The checklist gets used daily. The reference card goes on the wall.
Different people use SOPs differently at different stages of learning. New team members need the full version. Experienced team members need the checklist. Everyone benefits from the reference card for high-stakes steps.
M — Maintain: Keep It Current
An outdated SOP is a liability. It teaches people to do things wrong.
Prompt 7: The Maintenance System Builder
Here is my completed SOP: [paste final SOP]
Build a maintenance system for this document.
VERSION CONTROL:
- What information should appear in the document header?
(version number, last updated date, owner, next review date)
- How should changes be tracked? (what changed, why, who approved)
UPDATE TRIGGERS:
- List the specific conditions that should trigger an SOP review:
(tool changes, process failures, new team members, policy changes, etc.)
- Who is responsible for initiating the review?
REVIEW CHECKLIST:
- What questions should be asked during a quarterly SOP review?
- How do you verify the SOP still reflects the actual process?
FEEDBACK LOOP:
- How should team members flag when a step is wrong or missing?
- Where should they record it?
- Who acts on the feedback?
Format this as a one-page maintenance protocol to attach to the SOP.
A SOP without a maintenance system has an expiry date. This prompt builds the mechanism that keeps your documentation alive and accurate over time.
Building Your SOP Library
One SOP is useful. A library of SOPs is a business asset.
Start with the processes that cost you the most time when they go wrong — or the ones you repeat most often.
Priority 1 — Revenue-critical processes: Content publishing workflow. Affiliate link management. Email campaign deployment. Anything that directly affects income if done incorrectly.
Priority 2 — High-repetition processes: Social media scheduling. Analytics reporting. Keyword research. Tasks you do weekly that follow the same pattern every time.
Priority 3 — Delegation-ready processes: Anything you want to hand off to a team member or VA. The SOP is what makes delegation possible without constant supervision.
Run the full S.Y.S.T.E.M. framework for each one.
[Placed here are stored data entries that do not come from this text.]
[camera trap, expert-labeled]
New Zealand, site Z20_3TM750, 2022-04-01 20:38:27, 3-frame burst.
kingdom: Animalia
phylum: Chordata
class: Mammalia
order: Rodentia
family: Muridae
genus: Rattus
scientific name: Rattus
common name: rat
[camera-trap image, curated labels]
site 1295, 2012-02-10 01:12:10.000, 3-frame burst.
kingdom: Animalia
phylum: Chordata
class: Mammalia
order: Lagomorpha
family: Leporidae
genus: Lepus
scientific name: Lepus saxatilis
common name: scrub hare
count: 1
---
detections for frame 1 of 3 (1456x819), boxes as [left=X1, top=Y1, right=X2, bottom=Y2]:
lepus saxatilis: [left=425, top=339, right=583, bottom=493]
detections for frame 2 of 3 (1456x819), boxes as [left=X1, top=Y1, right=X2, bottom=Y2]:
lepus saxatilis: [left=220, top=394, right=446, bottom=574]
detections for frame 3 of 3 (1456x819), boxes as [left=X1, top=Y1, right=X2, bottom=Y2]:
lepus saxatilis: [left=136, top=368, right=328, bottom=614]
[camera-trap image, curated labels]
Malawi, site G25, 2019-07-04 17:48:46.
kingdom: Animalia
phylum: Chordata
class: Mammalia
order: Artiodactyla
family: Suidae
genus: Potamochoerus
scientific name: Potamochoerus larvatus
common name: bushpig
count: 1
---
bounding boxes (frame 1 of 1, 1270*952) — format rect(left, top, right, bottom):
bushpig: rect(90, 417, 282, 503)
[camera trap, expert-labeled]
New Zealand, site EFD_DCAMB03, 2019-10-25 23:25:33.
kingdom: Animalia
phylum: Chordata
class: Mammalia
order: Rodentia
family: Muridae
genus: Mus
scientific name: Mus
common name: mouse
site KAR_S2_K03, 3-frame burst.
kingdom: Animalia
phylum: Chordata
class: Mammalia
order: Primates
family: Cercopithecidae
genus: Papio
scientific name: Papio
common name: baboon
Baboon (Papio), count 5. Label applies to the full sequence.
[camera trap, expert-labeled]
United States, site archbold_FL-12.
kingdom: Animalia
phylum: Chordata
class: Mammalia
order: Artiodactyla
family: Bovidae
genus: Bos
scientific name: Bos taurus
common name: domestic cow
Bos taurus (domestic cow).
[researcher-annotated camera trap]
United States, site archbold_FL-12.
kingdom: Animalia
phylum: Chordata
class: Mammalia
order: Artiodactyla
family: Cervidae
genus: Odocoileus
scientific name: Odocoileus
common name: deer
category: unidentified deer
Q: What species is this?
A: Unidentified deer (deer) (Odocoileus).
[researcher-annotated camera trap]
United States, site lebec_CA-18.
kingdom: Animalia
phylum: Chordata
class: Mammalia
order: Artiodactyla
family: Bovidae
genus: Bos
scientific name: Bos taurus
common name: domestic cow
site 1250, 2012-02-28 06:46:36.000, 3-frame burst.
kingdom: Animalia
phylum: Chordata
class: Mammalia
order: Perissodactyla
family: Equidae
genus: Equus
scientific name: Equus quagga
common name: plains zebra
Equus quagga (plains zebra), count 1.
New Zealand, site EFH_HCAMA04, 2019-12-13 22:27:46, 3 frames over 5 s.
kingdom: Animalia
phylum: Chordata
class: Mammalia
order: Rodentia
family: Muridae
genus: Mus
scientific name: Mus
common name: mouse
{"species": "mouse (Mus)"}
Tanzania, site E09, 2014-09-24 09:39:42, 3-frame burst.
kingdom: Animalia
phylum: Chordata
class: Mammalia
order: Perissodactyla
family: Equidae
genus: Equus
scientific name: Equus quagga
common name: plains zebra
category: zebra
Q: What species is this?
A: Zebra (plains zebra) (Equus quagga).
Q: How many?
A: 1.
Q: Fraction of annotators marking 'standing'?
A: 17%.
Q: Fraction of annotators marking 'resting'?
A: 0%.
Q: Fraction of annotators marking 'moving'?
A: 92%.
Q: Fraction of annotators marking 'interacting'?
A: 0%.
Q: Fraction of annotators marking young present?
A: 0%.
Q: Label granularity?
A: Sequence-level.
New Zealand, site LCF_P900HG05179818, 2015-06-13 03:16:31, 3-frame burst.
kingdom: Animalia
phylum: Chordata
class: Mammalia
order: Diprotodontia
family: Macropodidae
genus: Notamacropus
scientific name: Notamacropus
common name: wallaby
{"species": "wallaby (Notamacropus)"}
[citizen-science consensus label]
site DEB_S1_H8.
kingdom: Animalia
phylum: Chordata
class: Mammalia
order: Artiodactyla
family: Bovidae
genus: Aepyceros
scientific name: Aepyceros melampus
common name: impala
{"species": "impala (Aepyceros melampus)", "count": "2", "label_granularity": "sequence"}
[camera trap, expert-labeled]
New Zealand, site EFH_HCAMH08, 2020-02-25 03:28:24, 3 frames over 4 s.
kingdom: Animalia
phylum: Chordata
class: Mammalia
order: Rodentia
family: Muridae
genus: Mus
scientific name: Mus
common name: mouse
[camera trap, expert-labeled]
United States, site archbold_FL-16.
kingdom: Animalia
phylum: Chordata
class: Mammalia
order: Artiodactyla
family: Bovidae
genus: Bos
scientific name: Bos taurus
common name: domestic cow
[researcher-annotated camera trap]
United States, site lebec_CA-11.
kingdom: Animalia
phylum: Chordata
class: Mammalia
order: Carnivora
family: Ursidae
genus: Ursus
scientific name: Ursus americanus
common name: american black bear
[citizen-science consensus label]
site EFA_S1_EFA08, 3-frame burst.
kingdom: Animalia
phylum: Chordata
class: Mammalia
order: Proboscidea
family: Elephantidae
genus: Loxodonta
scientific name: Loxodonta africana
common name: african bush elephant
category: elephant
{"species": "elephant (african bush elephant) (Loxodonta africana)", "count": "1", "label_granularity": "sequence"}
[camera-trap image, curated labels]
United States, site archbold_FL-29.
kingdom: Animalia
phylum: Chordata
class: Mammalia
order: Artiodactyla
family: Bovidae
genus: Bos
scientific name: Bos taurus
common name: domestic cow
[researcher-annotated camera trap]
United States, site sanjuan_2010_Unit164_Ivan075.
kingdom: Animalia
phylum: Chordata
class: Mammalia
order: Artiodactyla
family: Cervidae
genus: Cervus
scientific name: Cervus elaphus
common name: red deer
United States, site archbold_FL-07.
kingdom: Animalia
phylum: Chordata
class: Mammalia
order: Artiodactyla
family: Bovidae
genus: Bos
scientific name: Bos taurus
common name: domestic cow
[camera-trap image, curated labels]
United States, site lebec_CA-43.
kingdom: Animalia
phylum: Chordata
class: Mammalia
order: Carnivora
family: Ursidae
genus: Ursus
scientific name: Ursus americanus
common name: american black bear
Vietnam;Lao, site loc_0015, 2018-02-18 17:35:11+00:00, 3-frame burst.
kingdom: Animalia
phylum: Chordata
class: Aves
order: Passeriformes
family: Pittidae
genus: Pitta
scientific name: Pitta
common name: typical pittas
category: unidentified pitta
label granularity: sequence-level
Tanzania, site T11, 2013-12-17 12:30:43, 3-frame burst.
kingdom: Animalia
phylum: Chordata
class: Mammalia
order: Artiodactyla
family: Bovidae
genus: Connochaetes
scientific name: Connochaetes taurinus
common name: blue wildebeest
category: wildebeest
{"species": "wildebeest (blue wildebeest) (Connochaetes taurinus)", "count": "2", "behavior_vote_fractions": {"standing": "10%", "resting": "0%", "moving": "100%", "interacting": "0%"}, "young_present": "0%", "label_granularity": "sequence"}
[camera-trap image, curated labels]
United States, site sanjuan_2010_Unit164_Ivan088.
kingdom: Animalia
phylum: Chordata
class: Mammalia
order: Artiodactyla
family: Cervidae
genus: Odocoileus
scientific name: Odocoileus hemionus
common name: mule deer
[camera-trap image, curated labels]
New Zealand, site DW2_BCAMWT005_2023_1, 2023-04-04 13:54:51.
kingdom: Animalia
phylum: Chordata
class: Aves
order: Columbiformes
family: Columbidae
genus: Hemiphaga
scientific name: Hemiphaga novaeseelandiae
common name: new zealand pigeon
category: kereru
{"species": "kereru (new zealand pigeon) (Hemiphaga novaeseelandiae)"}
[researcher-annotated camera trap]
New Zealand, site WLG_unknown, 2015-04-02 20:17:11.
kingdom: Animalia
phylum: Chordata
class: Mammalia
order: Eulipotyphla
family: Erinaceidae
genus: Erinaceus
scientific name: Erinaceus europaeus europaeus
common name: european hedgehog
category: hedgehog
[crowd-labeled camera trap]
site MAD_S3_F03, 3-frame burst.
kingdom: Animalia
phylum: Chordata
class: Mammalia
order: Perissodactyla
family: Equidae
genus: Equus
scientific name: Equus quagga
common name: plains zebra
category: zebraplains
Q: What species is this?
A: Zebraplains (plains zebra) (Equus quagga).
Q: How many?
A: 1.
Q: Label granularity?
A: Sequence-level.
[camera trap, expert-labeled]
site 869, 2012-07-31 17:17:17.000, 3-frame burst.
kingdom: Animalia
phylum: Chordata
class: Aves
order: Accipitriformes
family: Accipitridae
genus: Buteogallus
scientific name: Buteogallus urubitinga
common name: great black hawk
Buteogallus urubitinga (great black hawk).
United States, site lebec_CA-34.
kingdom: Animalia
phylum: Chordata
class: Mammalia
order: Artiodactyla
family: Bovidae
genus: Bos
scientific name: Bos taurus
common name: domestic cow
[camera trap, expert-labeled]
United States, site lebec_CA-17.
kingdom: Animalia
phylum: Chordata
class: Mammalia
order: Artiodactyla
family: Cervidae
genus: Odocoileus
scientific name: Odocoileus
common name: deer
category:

After five SOPs, you’ll have a documentation habit that compounds over time.
Using AI to Run Your SOPs
Once your SOPs are documented, AI can do more than just help you write them.
AI as the process runner: Feed your SOP into AI and ask it to complete specific steps — drafting the content, writing the email, generating the report outline. The SOP becomes a set of instructions AI follows.
AI as the quality checker: Feed your output and your quality checklist into AI and ask it to verify each criterion. Faster than manual review for repeatable outputs.
AI as the trainer: Feed your SOP into AI and ask it to quiz a new team member, answer questions about the process, or generate practice scenarios.
Your documented process becomes reusable in every direction.
The Bottom Line
A business that runs on undocumented processes runs on you.
Every time you’re the only person who knows how something works, you’ve created a bottleneck. Every time you redo a process from memory instead of a system, you’ve wasted time you could have saved.
Seven prompts. One framework. A documentation system that frees you from repeating yourself forever.
Build the SOP once. Let the system do the work.